(Rows of spatial question data)
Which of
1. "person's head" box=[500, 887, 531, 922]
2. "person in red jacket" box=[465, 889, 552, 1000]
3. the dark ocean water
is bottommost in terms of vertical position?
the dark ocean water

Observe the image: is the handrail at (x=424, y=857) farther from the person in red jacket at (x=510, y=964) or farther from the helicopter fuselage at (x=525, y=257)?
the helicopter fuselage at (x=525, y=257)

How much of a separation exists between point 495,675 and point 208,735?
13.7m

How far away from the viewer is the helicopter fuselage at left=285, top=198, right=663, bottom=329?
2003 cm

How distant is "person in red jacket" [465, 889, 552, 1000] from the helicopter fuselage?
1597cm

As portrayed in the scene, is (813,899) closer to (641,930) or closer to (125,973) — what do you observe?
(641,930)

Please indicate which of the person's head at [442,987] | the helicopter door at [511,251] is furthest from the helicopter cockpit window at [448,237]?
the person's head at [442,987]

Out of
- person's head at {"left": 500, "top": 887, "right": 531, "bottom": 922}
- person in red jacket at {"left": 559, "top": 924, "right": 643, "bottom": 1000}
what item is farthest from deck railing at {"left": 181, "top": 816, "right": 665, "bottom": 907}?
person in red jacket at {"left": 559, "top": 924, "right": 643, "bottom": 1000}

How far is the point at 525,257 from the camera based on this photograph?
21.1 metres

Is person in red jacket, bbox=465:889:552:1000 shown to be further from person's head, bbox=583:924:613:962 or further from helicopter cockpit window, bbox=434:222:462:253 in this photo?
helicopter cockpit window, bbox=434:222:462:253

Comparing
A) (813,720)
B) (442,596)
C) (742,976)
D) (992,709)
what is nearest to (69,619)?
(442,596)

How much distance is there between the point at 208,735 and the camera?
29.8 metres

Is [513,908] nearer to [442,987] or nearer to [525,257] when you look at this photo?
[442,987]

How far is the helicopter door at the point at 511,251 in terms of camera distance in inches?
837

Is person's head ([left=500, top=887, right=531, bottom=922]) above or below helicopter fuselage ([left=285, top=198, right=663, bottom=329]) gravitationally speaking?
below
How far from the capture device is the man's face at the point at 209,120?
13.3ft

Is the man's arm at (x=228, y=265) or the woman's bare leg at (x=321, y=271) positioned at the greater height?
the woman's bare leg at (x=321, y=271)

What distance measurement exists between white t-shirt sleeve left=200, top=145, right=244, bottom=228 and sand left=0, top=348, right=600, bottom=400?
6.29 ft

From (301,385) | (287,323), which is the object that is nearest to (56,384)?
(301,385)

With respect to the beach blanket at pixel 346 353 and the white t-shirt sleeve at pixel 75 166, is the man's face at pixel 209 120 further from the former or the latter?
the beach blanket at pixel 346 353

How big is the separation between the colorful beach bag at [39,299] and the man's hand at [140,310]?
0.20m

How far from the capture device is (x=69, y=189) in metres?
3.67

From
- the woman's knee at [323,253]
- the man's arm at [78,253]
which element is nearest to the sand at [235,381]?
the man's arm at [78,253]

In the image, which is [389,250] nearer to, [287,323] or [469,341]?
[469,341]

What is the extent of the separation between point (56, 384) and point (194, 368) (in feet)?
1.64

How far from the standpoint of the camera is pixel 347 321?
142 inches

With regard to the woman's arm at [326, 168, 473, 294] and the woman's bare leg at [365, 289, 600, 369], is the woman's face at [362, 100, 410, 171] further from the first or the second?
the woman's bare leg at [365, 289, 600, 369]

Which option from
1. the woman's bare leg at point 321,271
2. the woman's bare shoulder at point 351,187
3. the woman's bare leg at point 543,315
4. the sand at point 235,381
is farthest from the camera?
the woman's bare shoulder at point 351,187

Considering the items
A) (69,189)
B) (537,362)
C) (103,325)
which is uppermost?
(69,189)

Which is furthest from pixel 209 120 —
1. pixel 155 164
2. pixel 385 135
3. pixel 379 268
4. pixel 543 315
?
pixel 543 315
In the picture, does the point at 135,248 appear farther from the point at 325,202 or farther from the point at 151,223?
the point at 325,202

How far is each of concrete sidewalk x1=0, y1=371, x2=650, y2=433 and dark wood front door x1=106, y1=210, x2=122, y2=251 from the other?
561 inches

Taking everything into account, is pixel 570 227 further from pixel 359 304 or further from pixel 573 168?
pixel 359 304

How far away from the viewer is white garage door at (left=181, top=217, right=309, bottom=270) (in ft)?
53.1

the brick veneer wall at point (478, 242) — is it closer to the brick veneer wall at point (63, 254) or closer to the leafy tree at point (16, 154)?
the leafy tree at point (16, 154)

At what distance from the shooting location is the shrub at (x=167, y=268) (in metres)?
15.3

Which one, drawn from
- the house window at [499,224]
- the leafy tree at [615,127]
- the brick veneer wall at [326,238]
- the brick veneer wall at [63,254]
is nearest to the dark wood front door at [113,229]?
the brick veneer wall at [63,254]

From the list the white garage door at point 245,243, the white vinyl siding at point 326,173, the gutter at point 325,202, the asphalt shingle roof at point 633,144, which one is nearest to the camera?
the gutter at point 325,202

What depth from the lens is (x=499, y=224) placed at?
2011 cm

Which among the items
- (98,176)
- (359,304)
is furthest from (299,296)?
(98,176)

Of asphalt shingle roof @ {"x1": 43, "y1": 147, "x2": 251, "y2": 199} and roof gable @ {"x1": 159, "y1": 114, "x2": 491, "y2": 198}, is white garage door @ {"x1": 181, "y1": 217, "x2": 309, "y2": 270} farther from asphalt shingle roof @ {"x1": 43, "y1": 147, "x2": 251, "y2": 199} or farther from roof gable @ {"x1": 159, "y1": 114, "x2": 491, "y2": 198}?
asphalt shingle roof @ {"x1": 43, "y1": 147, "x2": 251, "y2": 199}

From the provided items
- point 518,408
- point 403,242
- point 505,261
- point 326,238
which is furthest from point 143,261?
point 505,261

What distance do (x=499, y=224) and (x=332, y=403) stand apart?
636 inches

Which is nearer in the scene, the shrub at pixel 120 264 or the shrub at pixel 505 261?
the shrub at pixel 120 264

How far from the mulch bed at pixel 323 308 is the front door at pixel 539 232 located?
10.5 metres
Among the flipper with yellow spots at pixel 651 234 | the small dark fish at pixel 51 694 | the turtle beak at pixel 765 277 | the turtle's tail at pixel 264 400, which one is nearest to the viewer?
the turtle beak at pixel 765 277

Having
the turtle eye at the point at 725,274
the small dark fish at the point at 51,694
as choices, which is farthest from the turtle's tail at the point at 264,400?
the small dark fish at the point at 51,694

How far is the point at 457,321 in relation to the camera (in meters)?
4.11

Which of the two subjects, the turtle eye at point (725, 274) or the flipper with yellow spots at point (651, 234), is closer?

What you are asked to do.
Rewrite the material above, changing "camera" to "lens" everywhere it occurs and leaving everything else as it is.

Exercise solution.
Which of
1. "person's head" box=[500, 887, 531, 922]
2. "person in red jacket" box=[465, 889, 552, 1000]
3. the dark ocean water
is bottommost in terms of vertical position?
the dark ocean water

Observe the image: is the handrail at (x=424, y=857) farther from the person in red jacket at (x=510, y=964) or farther from the helicopter fuselage at (x=525, y=257)?
the helicopter fuselage at (x=525, y=257)

How much of a separation exists between point 495,675 and point 208,735?
13.7m

How far away from the viewer is the helicopter fuselage at left=285, top=198, right=663, bottom=329?
2003 cm

How distant is "person in red jacket" [465, 889, 552, 1000] from the helicopter fuselage?
1597cm

As portrayed in the scene, is (813,899) closer to (641,930) or closer to (125,973) — what do you observe?
(641,930)

Please indicate which of the person's head at [442,987] | the helicopter door at [511,251] is furthest from the helicopter cockpit window at [448,237]?
the person's head at [442,987]

Out of
- person's head at {"left": 500, "top": 887, "right": 531, "bottom": 922}
- person in red jacket at {"left": 559, "top": 924, "right": 643, "bottom": 1000}
what item is farthest from deck railing at {"left": 181, "top": 816, "right": 665, "bottom": 907}?
person in red jacket at {"left": 559, "top": 924, "right": 643, "bottom": 1000}

How far is the point at 525,257 from the lens based on this photograph?
21.1 metres

Is person in red jacket, bbox=465:889:552:1000 shown to be further from person's head, bbox=583:924:613:962 or further from helicopter cockpit window, bbox=434:222:462:253 in this photo?
helicopter cockpit window, bbox=434:222:462:253

Comparing
A) (813,720)
B) (442,596)
C) (742,976)
D) (992,709)
what is nearest to (69,619)?
(442,596)

How much distance is there between the point at 208,735 and the lens?
29.8 metres

Is [513,908] nearer to [442,987] or nearer to [525,257] when you look at this photo?
[442,987]

How far is the helicopter door at the point at 511,251 in terms of lens distance in inches?
837

Is person's head ([left=500, top=887, right=531, bottom=922]) above or below helicopter fuselage ([left=285, top=198, right=663, bottom=329]) gravitationally speaking?
below
How far from the capture device is the man's face at the point at 209,120?
13.3ft

Is the man's arm at (x=228, y=265) or the woman's bare leg at (x=321, y=271) positioned at the greater height?
the woman's bare leg at (x=321, y=271)

What distance measurement exists between white t-shirt sleeve left=200, top=145, right=244, bottom=228 and sand left=0, top=348, right=600, bottom=400?
6.29 ft

From (301,385) | (287,323), which is the object that is nearest to (56,384)?
(301,385)

With respect to the beach blanket at pixel 346 353 and the white t-shirt sleeve at pixel 75 166, is the man's face at pixel 209 120 further from the former or the latter?
the beach blanket at pixel 346 353

How big is the separation between the colorful beach bag at [39,299] and the man's hand at [140,310]?
0.20m

How far from the capture device is (x=69, y=189) in metres?
3.67

From
- the woman's knee at [323,253]
- the man's arm at [78,253]
which element is nearest to the sand at [235,381]?
the man's arm at [78,253]

In the image, which is [389,250] nearer to, [287,323] or [469,341]?
[469,341]

What is the extent of the separation between point (56, 384) and point (194, 368) (in feet)?
1.64

How far from the standpoint of the lens is pixel 347 321?
142 inches

With regard to the woman's arm at [326, 168, 473, 294] and the woman's bare leg at [365, 289, 600, 369], is the woman's face at [362, 100, 410, 171] further from the first or the second?
the woman's bare leg at [365, 289, 600, 369]

Which option from
1. the woman's bare leg at point 321,271
2. the woman's bare shoulder at point 351,187
3. the woman's bare leg at point 543,315
4. the sand at point 235,381
is farthest from the lens?
the woman's bare shoulder at point 351,187

Considering the items
A) (69,189)
B) (537,362)
C) (103,325)
which is uppermost?
(69,189)

Which is furthest from pixel 209 120 —
1. pixel 155 164
2. pixel 385 135
3. pixel 379 268
4. pixel 543 315
?
pixel 543 315
In the picture, does the point at 135,248 appear farther from the point at 325,202 or farther from the point at 151,223?
the point at 325,202

How far is each of concrete sidewalk x1=0, y1=371, x2=650, y2=433 and dark wood front door x1=106, y1=210, x2=122, y2=251 from the other?
561 inches

Taking everything into account, is pixel 570 227 further from pixel 359 304 or further from pixel 573 168?
pixel 359 304

How far away from the viewer is white garage door at (left=181, top=217, right=309, bottom=270) (in ft)?
53.1

the brick veneer wall at point (478, 242) — is it closer to the brick veneer wall at point (63, 254) or closer to the leafy tree at point (16, 154)?
the leafy tree at point (16, 154)

At what distance from the shooting location is the shrub at (x=167, y=268) (in metres)?
15.3

Which one, drawn from
- the house window at [499,224]
- the leafy tree at [615,127]
- the brick veneer wall at [326,238]
- the brick veneer wall at [63,254]
is nearest to the dark wood front door at [113,229]?
the brick veneer wall at [63,254]

From the list the white garage door at point 245,243, the white vinyl siding at point 326,173, the gutter at point 325,202, the asphalt shingle roof at point 633,144, which one is nearest to the lens?
the gutter at point 325,202

What depth from the lens is (x=499, y=224) placed at?
2011 cm

Which among the items
- (98,176)
- (359,304)
is furthest from (299,296)?
(98,176)

Of asphalt shingle roof @ {"x1": 43, "y1": 147, "x2": 251, "y2": 199} and roof gable @ {"x1": 159, "y1": 114, "x2": 491, "y2": 198}, is white garage door @ {"x1": 181, "y1": 217, "x2": 309, "y2": 270} farther from asphalt shingle roof @ {"x1": 43, "y1": 147, "x2": 251, "y2": 199} or farther from roof gable @ {"x1": 159, "y1": 114, "x2": 491, "y2": 198}?
asphalt shingle roof @ {"x1": 43, "y1": 147, "x2": 251, "y2": 199}

From the provided items
- point 518,408
- point 403,242
- point 505,261
- point 326,238
which is furthest from point 143,261?
point 505,261

What distance do (x=499, y=224) and (x=332, y=403) stand apart?
636 inches

Which is nearer in the scene, the shrub at pixel 120 264 or the shrub at pixel 505 261?
the shrub at pixel 120 264

How far from the mulch bed at pixel 323 308 is the front door at pixel 539 232 located?
10.5 metres
Among the flipper with yellow spots at pixel 651 234 | the small dark fish at pixel 51 694 | the turtle beak at pixel 765 277 | the turtle's tail at pixel 264 400, which one is nearest to the viewer?
the turtle beak at pixel 765 277

Having
the turtle eye at the point at 725,274
the small dark fish at the point at 51,694
as choices, which is farthest from the turtle's tail at the point at 264,400?
the small dark fish at the point at 51,694

How far is the point at 457,321 in relation to the lens (in meters)?
4.11

Which of the two subjects, the turtle eye at point (725, 274) or the flipper with yellow spots at point (651, 234), is closer?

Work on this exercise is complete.